GöZALTINA ALINANLARIN İSİMLERİ BANA SÖYLENDİ
Gözaltına alınan kişilerin isimlerinin kendisine söylendiğini belirten Cihan Uzun, "Zaten o dönemde çalıştığım ilçede oralı oldukları ve kimler olduklarını biliyorum. Konuştuğum alışveriş yaptığım insanlar olduğunu biliyorum. Üzüldüm mü belki de ‘Çok dışında tutmuştum. Hayır beklemiyordum. Böyle bir şey olamaz’ demedim açıkçası" diyerek şöyle devam etti:
"Zaten benim bu zamana kadar hep söylediğim, üstünde durduğum ve durulmasını istediğim nokta bu. Tetikçiyle derdim yok benim.
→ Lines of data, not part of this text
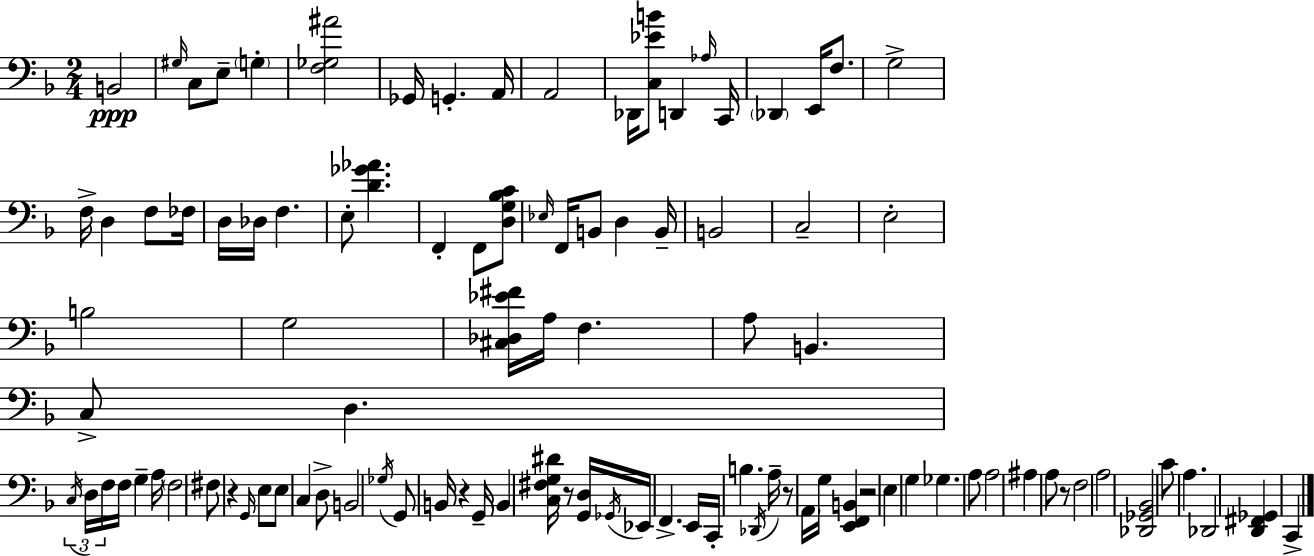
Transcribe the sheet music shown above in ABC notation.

X:1
T:Untitled
M:2/4
L:1/4
K:Dm
B,,2 ^G,/4 C,/2 E,/2 G, [F,_G,^A]2 _G,,/4 G,, A,,/4 A,,2 _D,,/4 [C,_EB]/2 D,, _A,/4 C,,/4 _D,, E,,/4 F,/2 G,2 F,/4 D, F,/2 _F,/4 D,/4 _D,/4 F, E,/2 [D_G_A] F,, F,,/2 [D,G,_B,C]/2 _E,/4 F,,/4 B,,/2 D, B,,/4 B,,2 C,2 E,2 B,2 G,2 [^C,_D,_E^F]/4 A,/4 F, A,/2 B,, C,/2 D, C,/4 D,/4 F,/4 F,/4 G, A,/4 F,2 ^F,/2 z G,,/4 E,/2 E,/2 C, D,/2 B,,2 _G,/4 G,,/2 B,,/4 z G,,/4 B,, [C,^F,G,^D]/4 z/2 [G,,D,]/4 _G,,/4 _E,,/4 F,, E,,/4 C,,/4 B, _D,,/4 A,/4 z/2 A,,/4 G,/4 [E,,F,,B,,] z2 E, G, _G, A,/2 A,2 ^A, A,/2 z/2 F,2 A,2 [_D,,_G,,_B,,]2 C/2 A, _D,,2 [D,,^F,,_G,,] C,,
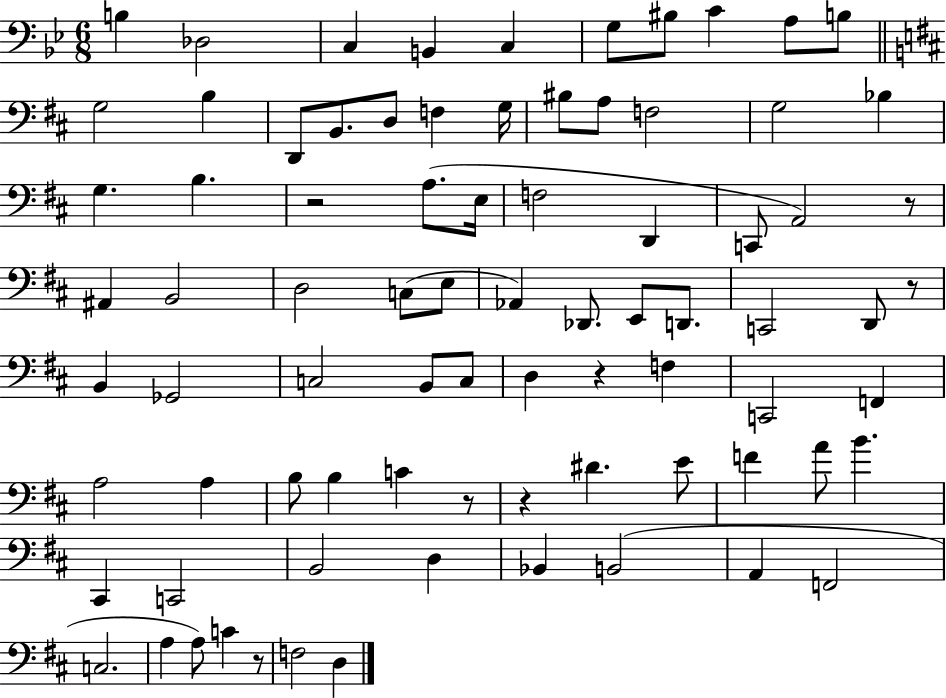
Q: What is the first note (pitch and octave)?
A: B3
Tabii ki cezasını çekecek bulunacak. Bakın nasıl yakalanıyor bulunuyor. Cezasını çekecek bir şekilde. Kolluk kuvvetlerinde emniyette nerede olmaları gerekiyorsa oradalar. Benim asıl sorum şu; nasıl o boşluğu nereden buldular. Neye güvenerek bu kadar rahat davrandılar. Gündüz öğlen vaktinde Cumhuriyet Başsavcısına bu şekilde bir saldırıyı neye dayanarak, ne rahatlıkla, neye güvenerek yaptılar? Bu soruların arkasında kim varsa, ne ve neresi varsa benim hedefim orası. Benim de bildiğim çok şey var, diyalog halinde olduğum insanlar oldu. Zaten şüphelerim de o doğrultuda, ispatlanması zaman almıştı. Bildiğim şeyler var yeri geldiğinde, zamanı geldiğinde nerede söylenmesi gerekiyorsa söyleyeceğim, ucu nereye dokunursa dokunsun. Benim gerçekten kaygım büyük. Acım büyük. Alacağım var hesabım var bunu göreceğim. Er ya da geç olacak bu. Buna çok inanıyorum."
Bir Cumhuriyet Başsavcısına saldırı düzenlendiği an o bombanın piminin çekildiğini söyleyen Cihan Uzun, "Devletin Cumhuriyetin Başsavcısı şehit oldu. Devlet bunun altında zaten kalmaz, kalmayacak. Benim açımdan hesabım böyle ama devletin de hesabı var. Devlet eşimin kanını yerde koymayacak, koymaz. Ben devletime güveniyorum. Adalet yerini bulacak. Zaten yavaş yavaş da görüyoruz. Yıkılmış dökülmüş hiçbir zaman olmadım, güçlüyüm. Üzüntüm öfkeye dönüştü. Çocuklarım büyüdüklerinde bana olay sonrasında ne yaptın babam için dediklerinde, ben de bunları yaptım böyle sonuçlandı ya da sonuçlanmadı, buyurun sıra sizde siz sonuçlandırın diyebilmeliyim" diye konuştu.
Şehit başsavcının 6 yaşında Emir Kaan ve 2 yaşında Hakan Taner isimli iki oğlu bulunuyor.